Goal of the exercise:
Below are some records; copy them word for word and drop the pictures.

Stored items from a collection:
● ● ●

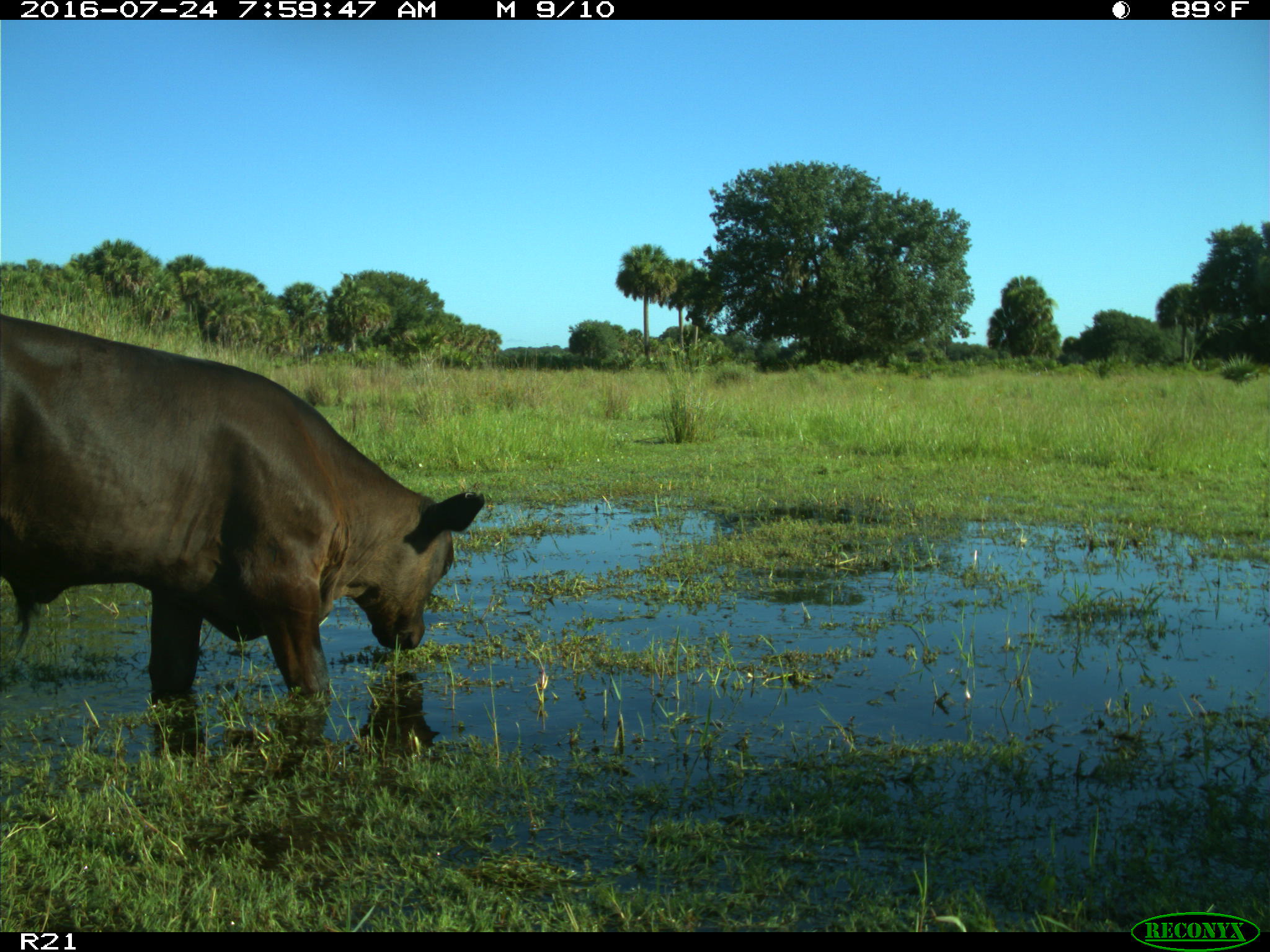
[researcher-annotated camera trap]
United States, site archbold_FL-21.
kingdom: Animalia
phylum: Chordata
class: Mammalia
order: Artiodactyla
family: Bovidae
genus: Bos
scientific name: Bos taurus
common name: domestic cow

● ● ●

Response for this exercise:
[researcher-annotated camera trap]
United States, site archbold_FL-21.
kingdom: Animalia
phylum: Chordata
class: Mammalia
order: Artiodactyla
family: Bovidae
genus: Bos
scientific name: Bos taurus
common name: domestic cow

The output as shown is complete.